Sayang sekali dia tidak dapat menemukan dua harta karun tertinggi itu. Wang Baole telah pergi ke Wilayah Tengah Weiyang tiga kali dalam dua puluh delapan tahun terakhir.
Setiap kali, dia berdiri di tepi Sungai Gelap dan menatap kedalaman sungai.

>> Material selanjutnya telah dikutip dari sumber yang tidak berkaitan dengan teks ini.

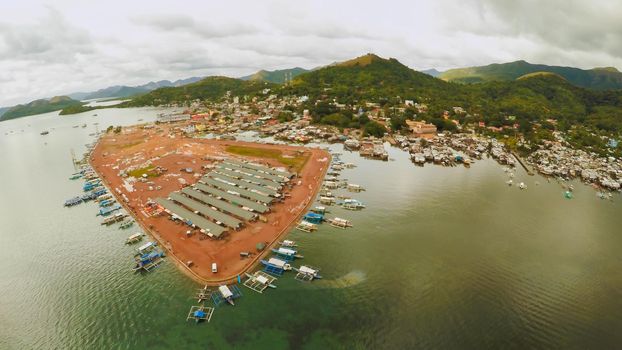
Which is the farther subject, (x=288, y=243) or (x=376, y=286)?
(x=288, y=243)

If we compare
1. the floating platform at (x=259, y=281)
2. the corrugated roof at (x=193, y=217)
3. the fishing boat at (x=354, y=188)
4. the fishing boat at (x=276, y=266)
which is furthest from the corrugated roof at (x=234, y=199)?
the fishing boat at (x=354, y=188)

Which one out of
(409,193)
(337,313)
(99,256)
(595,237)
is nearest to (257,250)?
(337,313)

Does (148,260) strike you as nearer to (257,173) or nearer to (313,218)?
(313,218)

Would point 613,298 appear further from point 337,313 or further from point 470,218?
point 337,313

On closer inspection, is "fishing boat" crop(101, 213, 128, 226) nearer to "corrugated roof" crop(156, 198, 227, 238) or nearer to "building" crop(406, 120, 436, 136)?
"corrugated roof" crop(156, 198, 227, 238)

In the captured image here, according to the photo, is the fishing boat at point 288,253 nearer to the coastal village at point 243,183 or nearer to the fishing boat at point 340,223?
the coastal village at point 243,183

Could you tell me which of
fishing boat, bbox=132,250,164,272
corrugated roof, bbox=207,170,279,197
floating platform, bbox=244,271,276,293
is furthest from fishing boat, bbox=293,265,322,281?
corrugated roof, bbox=207,170,279,197

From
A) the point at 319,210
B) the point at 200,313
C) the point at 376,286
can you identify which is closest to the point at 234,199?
the point at 319,210
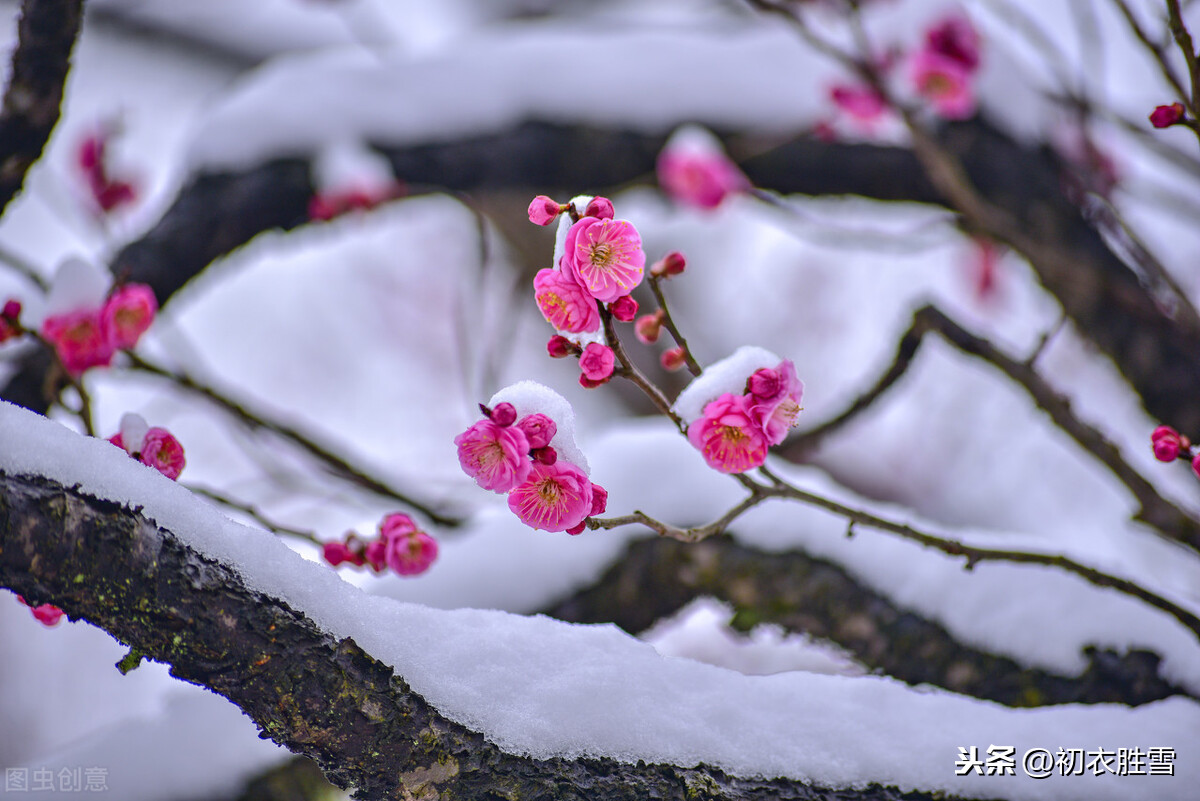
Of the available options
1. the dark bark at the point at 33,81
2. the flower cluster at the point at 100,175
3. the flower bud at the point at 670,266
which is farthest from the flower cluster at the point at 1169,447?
the flower cluster at the point at 100,175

Samar-samar, dia bisa melihat sosok yang telah tenggelam ke dasar sungai.
Setiap kali, dia menatapnya lama sebelum membungkuk dan pergi.
Setiap kali, saat dia pergi, dia tidak menyadari bahwa sosok di dasar sungai, dengan mata tertutup, akan sedikit terbuka dan menatap ke kejauhan.
Satu tahun lagi berlalu. Ketika tahun ke-29 tiba, leluhur api yang menyala-nyala mengasingkan diri, mencoba untuk menerobos sekali lagi dan melangkah ke alam semesta.
Wang Baole telah menemani keluarganya selama dua puluh sembilan tahun. Dia mengasingkan diri sekali lagi untuk memahami benih Dao Bumi. Dia dapat merasakan bahwa pembentukan benih bumi tidak jauh.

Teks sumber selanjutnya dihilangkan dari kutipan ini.